El coche va muy despacio. Debemos de estar cerca de otro pueblo porque vemos a una señora de blanco que ofrece, en una mesita, vasos de leche a este ejército de caminantes. Será del Socorro Rojo. Los adultos avisan a gritos a los niños para que vayan a beber. Después, entre las carreras a cámara lenta, se vuelve a escuchar un zumbido atronador. Es de noche y de día al mismo tiempo, me pitan los oídos, el ruido parece devorarnos.

Salimos rápidamente del coche y nos abrazamos los cuatro detrás, en cuclillas, hasta que la guerra atraviesa las nubes. Me acuerdo de cuando jugaba al escondite en la plaza y mi madre me regañaba si llegaba con el vestido sucio. Ya ve, madre, ahora todos estamos sucios.

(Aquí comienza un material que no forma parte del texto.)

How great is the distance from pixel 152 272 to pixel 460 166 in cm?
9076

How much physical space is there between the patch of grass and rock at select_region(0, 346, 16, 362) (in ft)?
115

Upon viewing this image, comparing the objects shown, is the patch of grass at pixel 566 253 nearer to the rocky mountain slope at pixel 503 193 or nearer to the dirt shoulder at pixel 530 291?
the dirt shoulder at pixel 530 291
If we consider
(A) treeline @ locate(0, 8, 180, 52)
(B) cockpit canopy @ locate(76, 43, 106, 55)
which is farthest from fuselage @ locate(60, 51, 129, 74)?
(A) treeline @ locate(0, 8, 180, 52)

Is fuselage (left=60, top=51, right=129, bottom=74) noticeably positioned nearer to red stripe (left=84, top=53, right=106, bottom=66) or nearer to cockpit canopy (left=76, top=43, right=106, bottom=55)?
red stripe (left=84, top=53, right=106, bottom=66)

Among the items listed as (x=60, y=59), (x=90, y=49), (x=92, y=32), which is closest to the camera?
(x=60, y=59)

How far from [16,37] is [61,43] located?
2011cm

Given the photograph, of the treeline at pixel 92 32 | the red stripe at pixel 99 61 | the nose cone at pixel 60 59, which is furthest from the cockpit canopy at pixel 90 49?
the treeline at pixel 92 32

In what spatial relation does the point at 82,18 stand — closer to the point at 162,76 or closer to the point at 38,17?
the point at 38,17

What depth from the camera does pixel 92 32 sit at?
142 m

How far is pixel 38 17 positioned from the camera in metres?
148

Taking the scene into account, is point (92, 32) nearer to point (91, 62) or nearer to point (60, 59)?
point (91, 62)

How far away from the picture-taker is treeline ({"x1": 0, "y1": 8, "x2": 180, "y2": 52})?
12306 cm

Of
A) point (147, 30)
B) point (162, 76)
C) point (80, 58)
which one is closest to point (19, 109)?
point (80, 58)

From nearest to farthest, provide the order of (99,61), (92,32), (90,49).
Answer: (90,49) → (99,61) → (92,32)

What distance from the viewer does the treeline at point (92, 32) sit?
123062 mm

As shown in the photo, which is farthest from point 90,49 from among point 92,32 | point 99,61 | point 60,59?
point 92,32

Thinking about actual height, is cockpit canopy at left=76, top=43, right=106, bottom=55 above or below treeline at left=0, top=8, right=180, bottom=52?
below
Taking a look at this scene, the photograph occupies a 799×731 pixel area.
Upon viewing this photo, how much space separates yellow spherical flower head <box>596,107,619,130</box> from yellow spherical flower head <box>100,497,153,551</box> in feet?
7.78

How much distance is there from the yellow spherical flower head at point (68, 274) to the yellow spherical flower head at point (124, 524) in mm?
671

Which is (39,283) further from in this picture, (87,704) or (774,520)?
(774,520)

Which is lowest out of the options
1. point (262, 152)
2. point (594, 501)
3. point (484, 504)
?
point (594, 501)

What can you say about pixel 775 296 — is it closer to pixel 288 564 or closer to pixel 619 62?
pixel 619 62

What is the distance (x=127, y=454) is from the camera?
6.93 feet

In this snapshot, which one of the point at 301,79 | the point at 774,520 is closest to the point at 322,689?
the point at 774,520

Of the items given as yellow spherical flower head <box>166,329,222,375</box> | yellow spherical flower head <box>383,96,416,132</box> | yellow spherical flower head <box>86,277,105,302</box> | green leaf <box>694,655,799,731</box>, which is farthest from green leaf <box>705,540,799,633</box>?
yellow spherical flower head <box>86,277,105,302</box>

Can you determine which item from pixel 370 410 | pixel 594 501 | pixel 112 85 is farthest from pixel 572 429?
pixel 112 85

Después de la explosión, rebotan trozos de metralla y los lamentos rompen el silencio. Un hombre se sujeta la pierna ensangrentada, muy cerca otro esconde la cara para que no le vean llorar. Luis dice que no quieren alcanzarnos, que lo que buscan es partir en dos los puentes y las carreteras, pero no sé si creérmelo porque él no sabe calcular las distancias.

El coche ya no arranca. Tenemos que seguir y no podemos llevar todo. Las niñas agarran sus muñecas y yo les pido que las envuelvan en mantas. Claro, las muñecas también pasan frío, dicen ellas, y obedecen. Luis y yo guardamos lo más importante en una sola maleta. Saco la foto de la boda del marco, la doblo en cuatro y la guardo en el bolsillo de su chaqueta. Luis me dice que me de prisa. Hay que llegar a ese pueblo y buscar un lugar para dormir. Un perro se bebe la leche que ha caído al suelo, un grupo de niños discute.

Le digo a Luis que espere un momento. Abro el maletero del coche que se va a quedar huérfano, saco el gramófono y lo pongo encima del capó. Suena un pasodoble y nos miramos.

-¿Un último baile? -me tiende la mano-

-Nunca es el último.

Le abrazo y movemos los pies.

Una bandada de estorninos rasga el cielo mientras suena la música. Me pregunto si bailan o sólo están huyendo.